Tem que ser um diálogo que procure conseguir.
- Conseguir o quê?
- Salvar-se.
- Salvar-se de quê?
- De nada... de tudo... salvar-SE.
- Hmmm... e onde é que entram os outros?
- Os outros? Bem, os outros entram em todo o lado.
Às vezes queremos salvar-nos deles
outras vezes queremos que nos salvem.
- É claro que nós nunca os queremos salvar a ELES?
- Há quem consiga.
- Quem consiga o quê?
- Salvar-se assim.
- Salvar-se a si salvando outros?

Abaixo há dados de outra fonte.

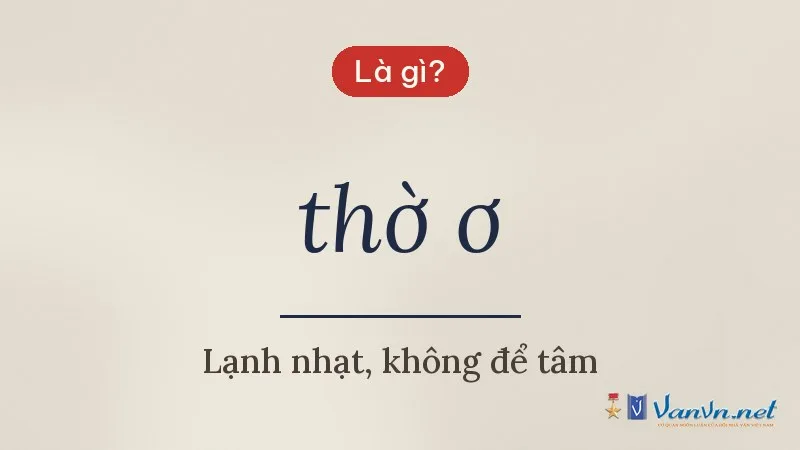 thờ ơ là gì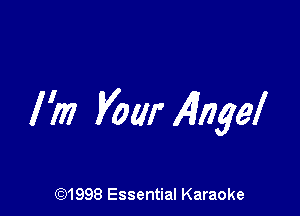 I 'm Vow Aingel

691998 Essential Karaoke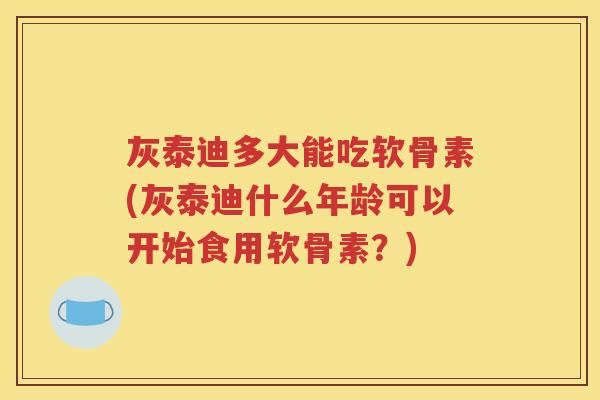 灰泰迪多大能吃软骨素(灰泰迪什么年龄可以开始食用软骨素?) 灰泰迪多大能吃软骨素(灰泰迪什么年龄可以开始食用软骨素?)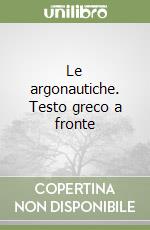 Le argonautiche. Testo greco a fronte libro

Estás a falar de cristianismo, então?
- Talvez...
- Começaste por falar de religião. Pensei que fosse uma coisa mais generalista.
- Tu é que falaste de salvar os outros.
- Pois foi. A religião é mais individual.
- Mas não apenas. As cerimónias religiosas,
pelo menos tradicionalmente, eram comunitárias.
Mas isso é o que de exterior existe na religião e pode
ser absorvido de muitas formas. Mas depois a religião
só se concretiza no interior de cada um. A religião é reflexão com um intuito.
- E se for reflexão sem intuito?
- Isso são devaneios.
- Oh.

intervalo em que ambas as personagens se entretêm a olhar para fora da janela, uma delas brinca com o cabelo, enrolando-o na mão e a outra raspa uma pequena nódoa seca que ficou na mesa de pinho envernizada, depois, calmamente, quem disse "Oh." volta a falar

- Posso reflectir com o intuito de conseguir entrar num espectáculo sem pagar.
- Isso não é reflectir, é engendrar.
- Oh.
- Mas tens razão. Ainda não é bem isto.